• _Goal_:
Copy out the whole talk below on awakening and the two fixations, word for word.

• _Selected text_:
* start *
It’s Already Here—And Awakening Still Happens: The Two Fixations That Block Realization

Some phrases are oddly triggering in spiritual circles, not because they’re wrong, but because they threaten a hidden contract.

“It’s already here” is one of those phrases. People hear it and feel something get taken away—like the future they were leaning on just collapsed.

And then the opposite trigger appears: someone loves “already here” so much they don’t want to hear that awakening involves a real shift—something that actually happens, changes lives, and exposes what the mind can’t manage.

This talk is about why both reactions happen. Not to judge them, but to make them useful: as information about where the mind is still clinging—either to seeking or to having.

Why People Get Triggered by This Channel

I say a lot of things on this channel that annoy people.

I get a lot of good feedback, but I do occasionally get people leaving comments that suggest they’re triggered—or pissed off—because the way I’m saying something isn’t landing, or it contradicts their experience, or they think I’m contradicting myself.

That’s part of the deal when you talk about what I’m talking about.

It’s nuanced. And it’s so close that talking about it can feel absurd.

And yet there’s value to doing this, apparently, because people seem to have shifts and clarify insights.

So I’ll keep doing it as long as I see evidence it’s helping.

The Most Annoying Thing I Say: “It’s Already Here”

One of the most annoying things I say, based on feedback, is when I say it’s already here.

When I say: what you’re looking for is already here. Realization is already here. Enlightenment is here.

It is this very moment. It is this very experience you’re having right now that is enlightenment.
* end *
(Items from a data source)
* start *
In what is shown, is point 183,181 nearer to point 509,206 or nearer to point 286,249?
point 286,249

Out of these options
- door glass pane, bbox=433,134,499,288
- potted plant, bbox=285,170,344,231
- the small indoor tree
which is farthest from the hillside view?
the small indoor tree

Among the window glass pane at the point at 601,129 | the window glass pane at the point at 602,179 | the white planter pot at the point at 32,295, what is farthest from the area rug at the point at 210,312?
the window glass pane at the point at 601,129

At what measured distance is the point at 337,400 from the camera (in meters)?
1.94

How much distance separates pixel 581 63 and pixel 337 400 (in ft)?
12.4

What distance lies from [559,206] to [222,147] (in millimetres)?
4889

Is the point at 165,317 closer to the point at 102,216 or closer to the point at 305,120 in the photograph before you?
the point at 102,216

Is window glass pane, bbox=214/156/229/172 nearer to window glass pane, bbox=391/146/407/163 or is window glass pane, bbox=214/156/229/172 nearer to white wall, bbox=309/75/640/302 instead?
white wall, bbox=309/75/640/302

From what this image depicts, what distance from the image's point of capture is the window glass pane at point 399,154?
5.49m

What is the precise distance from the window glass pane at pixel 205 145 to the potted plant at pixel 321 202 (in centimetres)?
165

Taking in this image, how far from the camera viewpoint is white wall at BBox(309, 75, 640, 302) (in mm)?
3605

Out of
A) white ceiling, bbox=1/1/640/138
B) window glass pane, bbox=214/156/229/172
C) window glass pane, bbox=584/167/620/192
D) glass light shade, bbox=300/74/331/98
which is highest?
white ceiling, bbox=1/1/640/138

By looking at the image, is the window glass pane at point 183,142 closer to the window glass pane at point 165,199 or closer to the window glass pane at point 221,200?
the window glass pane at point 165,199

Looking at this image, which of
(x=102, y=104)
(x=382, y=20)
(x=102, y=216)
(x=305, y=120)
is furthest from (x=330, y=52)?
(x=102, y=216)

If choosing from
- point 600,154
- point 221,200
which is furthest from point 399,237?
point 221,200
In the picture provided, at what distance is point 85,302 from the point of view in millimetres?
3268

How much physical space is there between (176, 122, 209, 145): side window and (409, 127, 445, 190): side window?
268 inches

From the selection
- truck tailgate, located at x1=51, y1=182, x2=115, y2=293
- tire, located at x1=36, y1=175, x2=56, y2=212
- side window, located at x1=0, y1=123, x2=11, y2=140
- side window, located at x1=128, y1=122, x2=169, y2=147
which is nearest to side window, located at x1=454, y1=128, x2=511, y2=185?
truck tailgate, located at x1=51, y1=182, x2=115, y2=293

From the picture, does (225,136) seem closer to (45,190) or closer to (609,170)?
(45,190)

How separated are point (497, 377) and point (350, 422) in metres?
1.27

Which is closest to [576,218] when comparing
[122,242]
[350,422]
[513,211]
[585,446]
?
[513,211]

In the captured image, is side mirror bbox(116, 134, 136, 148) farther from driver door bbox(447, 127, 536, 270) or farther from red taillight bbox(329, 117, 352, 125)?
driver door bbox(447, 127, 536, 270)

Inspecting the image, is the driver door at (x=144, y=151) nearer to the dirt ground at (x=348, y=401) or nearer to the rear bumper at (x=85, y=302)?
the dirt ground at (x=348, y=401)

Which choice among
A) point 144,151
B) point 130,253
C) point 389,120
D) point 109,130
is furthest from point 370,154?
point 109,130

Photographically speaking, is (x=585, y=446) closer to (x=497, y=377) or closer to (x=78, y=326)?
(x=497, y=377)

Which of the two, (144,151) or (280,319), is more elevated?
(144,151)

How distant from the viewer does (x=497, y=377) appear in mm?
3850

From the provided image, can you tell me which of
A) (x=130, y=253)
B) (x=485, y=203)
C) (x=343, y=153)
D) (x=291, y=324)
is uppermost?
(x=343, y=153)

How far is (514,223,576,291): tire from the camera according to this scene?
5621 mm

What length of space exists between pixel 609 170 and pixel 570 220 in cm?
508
* end *
• _Answer to this problem_:
It’s Already Here—And Awakening Still Happens: The Two Fixations That Block Realization

Some phrases are oddly triggering in spiritual circles, not because they’re wrong, but because they threaten a hidden contract.

“It’s already here” is one of those phrases. People hear it and feel something get taken away—like the future they were leaning on just collapsed.

And then the opposite trigger appears: someone loves “already here” so much they don’t want to hear that awakening involves a real shift—something that actually happens, changes lives, and exposes what the mind can’t manage.

This talk is about why both reactions happen. Not to judge them, but to make them useful: as information about where the mind is still clinging—either to seeking or to having.

Why People Get Triggered by This Channel

I say a lot of things on this channel that annoy people.

I get a lot of good feedback, but I do occasionally get people leaving comments that suggest they’re triggered—or pissed off—because the way I’m saying something isn’t landing, or it contradicts their experience, or they think I’m contradicting myself.

That’s part of the deal when you talk about what I’m talking about.

It’s nuanced. And it’s so close that talking about it can feel absurd.

And yet there’s value to doing this, apparently, because people seem to have shifts and clarify insights.

So I’ll keep doing it as long as I see evidence it’s helping.

The Most Annoying Thing I Say: “It’s Already Here”

One of the most annoying things I say, based on feedback, is when I say it’s already here.

When I say: what you’re looking for is already here. Realization is already here. Enlightenment is here.

It is this very moment. It is this very experience you’re having right now that is enlightenment.